Vous vous êtes aimés, aimez-vous encore
Dieu sera charmé de vos doux accords ;
Ceux qui se marient sans s’aimer.
Souvent meurent sans se regretter.


3ème Couplet


Vous, jeunes gens qui cherchez les belles,
Vivez sagement et soyez leur fidèles
Car vous pourriez être enfin
Accablés d’un grand chagrin.


4ème Couplet


C’est assez parler sur ces mariages,
Versez-moi de ce doux breuvage ;
Que je boive à la santé
De ces nouveaux mariés.


Puis une autre et une autre encore.

Chansons canadiennes, il y en a pour tous les goûts, pour toutes les circonstances. La noce dure tout un jour ; ce qui veut dire la nuit avec.

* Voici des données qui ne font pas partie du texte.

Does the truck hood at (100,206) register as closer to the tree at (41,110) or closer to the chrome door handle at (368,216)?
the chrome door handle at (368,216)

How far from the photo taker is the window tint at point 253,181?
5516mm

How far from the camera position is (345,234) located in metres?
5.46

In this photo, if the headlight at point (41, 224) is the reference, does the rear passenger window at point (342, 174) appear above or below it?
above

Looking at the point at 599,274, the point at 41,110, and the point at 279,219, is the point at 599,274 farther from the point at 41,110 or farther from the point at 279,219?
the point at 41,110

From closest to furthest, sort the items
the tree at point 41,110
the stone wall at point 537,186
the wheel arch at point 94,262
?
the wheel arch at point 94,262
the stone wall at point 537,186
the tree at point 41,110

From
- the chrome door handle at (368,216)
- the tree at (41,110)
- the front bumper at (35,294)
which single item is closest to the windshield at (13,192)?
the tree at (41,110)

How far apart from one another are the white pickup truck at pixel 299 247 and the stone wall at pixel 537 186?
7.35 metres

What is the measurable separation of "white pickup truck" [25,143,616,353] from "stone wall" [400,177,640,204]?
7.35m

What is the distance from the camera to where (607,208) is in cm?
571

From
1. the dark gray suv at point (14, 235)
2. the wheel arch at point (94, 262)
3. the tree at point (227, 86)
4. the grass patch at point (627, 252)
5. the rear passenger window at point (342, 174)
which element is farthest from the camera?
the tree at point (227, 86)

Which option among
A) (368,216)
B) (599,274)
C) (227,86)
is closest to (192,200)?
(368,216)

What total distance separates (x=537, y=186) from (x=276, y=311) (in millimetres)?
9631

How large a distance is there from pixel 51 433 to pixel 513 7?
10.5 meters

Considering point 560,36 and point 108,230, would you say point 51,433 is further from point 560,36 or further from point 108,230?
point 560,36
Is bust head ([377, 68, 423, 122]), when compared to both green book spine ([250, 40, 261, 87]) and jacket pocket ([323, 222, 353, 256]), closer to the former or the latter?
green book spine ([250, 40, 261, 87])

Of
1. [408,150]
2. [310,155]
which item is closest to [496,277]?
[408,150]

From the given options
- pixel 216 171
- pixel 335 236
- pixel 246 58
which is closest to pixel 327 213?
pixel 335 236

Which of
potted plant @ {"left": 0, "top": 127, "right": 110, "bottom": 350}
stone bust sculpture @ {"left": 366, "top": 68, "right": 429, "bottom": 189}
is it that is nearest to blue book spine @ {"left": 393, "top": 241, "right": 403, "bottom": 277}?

Au jour prenant, les invités se retirent. Les uns après les autres, ils viennent saluer les époux et leur faire des souhaits. La mère Bouchard étend ses vielles mains tremblantes sur les quatre jeunes gens : « Mes petites filles, je vous ai vu élever, je vous aime presque comme mes enfants et je sais que vous méritez d’être heureuses. N’oubliez jamais, mes enfants, que vous êtes liés pour la vie. Aucune main ne peut détacher ce que votre langue a attaché. Et c’est parce qu’on est attaché pour toujours et qu’il n’y a pas d’inquiétude à avoir sous ce rapport, qu’on est heureux en ménage. »

« Je m’y connais un peu, vous savez. J’ai eu mon homme cinquante-huit ans. J’ai rien qu’un conseil à vous donner : jamais de menteries, c’est poison vif, et ne jamais se coucher sur un malentendu. »

Les invités sont partis et dans un mouvement d’abandon, Petit Boileau laisse tomber sa tête sur les genoux de sa chère Monique.

— Si tu savais comme c’est bon les doigts d’une femme dans nos cheveux.

Puis à Gustin :

— Dis donc, Grand Boileau, es-tu capable de me dire ce qui nous a valu d’être si heureux, après avoir passé par l’enfer boche ?

Et comme l’interpellé ne répondait pas, Robert Neuville éleva la voix :

— C’est que, mes enfants, vous avez été fidèles. Soyez toujours fidèles ; faites votre devoir et toujours vous pourrez espérer.

Bertha ajoutait :

— J’ai bien prié la Vierge et je lui ai promis que nous irions ensemble la remercier de sa protection si elle me rendait mon Gustin.

Quand irons-nous ?

— Nous irons dès demain, et à tous les ans si c’est possible.

Dès le lendemain, les deux couples en plein bonheur, allaient s’agenouiller au pied de la Vierge, à la grotte miraculeuse, prier pour l’avenir et remercier de la protection du passé.

Et tous les ans, dit-on, ils vont ainsi à la grotte et au calvaire, prier et remercier la Vierge si bonne et si puissante.